Comparison between the two devices is premature, yet a few points can be made. There were more patients with a large number of repositionings in the Medtronic TPS study (4.3% with greater than or equal to five redeployments vs 4.4% with greater than two in LEADLESS). Whether this reflects greater or perceived ease of moving the TPS device or different philosophy of the operators is unclear, but it may explain the slightly better implant rate and capture thresholds with the TPS device. Battery longevity with both is estimated to be comparable to conventional pacing systems — 15.0 ± 6.7 years with the Nanostim and 12.6 (8.6-14.4) years with TPS — though confidence in precise predictive ability is low given limited follow-up thus far. Removal of the Nanostim device has successfully been performed, with little data on the feasibility of extraction beyond 1 year.

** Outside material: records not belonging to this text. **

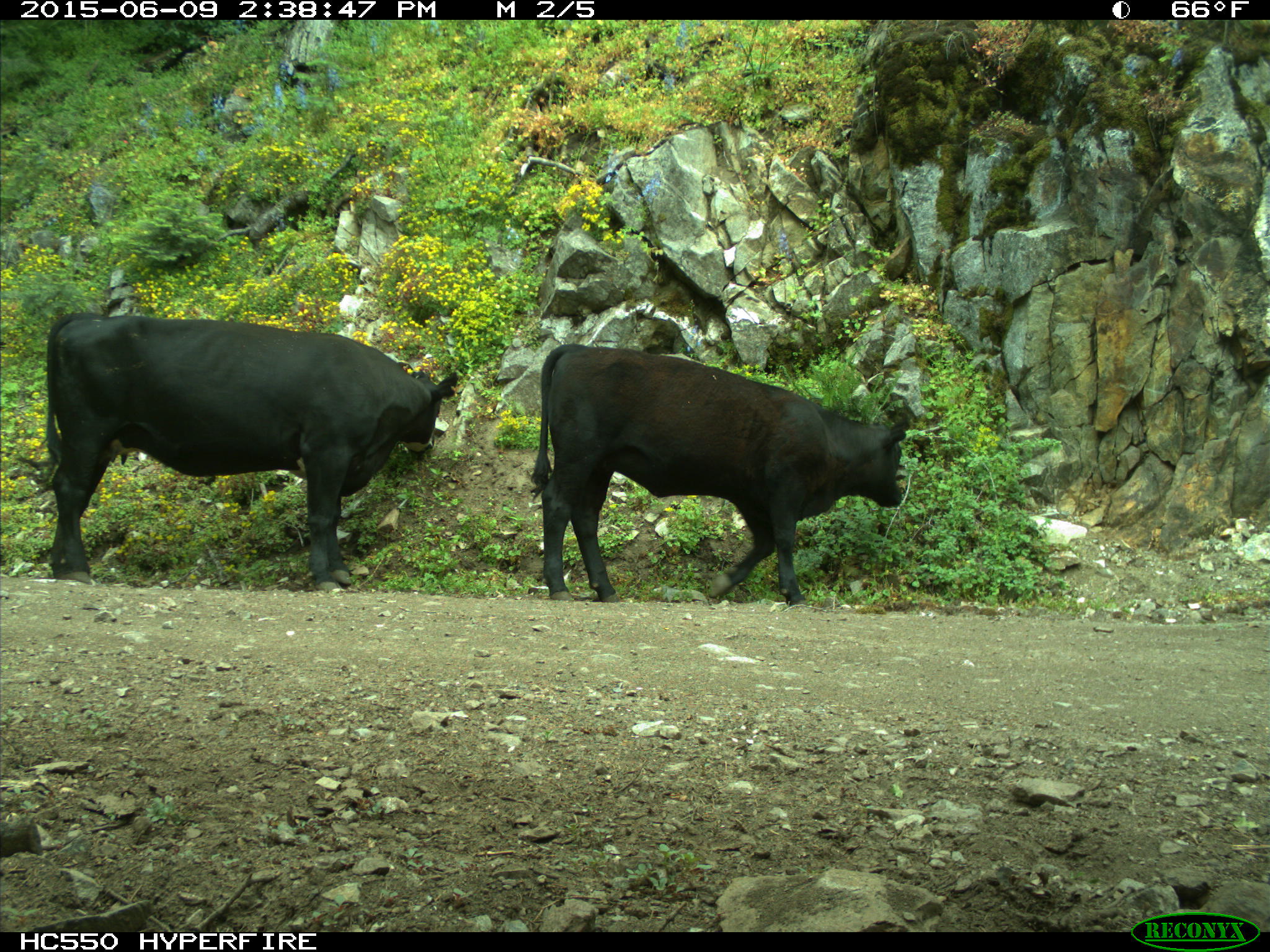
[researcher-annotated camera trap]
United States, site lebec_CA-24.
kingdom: Animalia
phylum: Chordata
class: Mammalia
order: Artiodactyla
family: Bovidae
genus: Bos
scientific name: Bos taurus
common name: domestic cow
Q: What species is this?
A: Bos taurus (domestic cow).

The biggest current limitation of this technology is that it has only been applied to right ventricular pacing, which constitutes a small minority of implanted pacemakers, particularly in the United States. Clearly, these studies are just a first step. Exactly what the niche for these products will be remains an open question. Will they be used in very few selected cases, say for patients with significant venous obstruction, much as what seems to be occurring for the subcutaneous defibrillator, or will they truly become the preferred option for pacing, and in which cardiac chambers? Time will tell.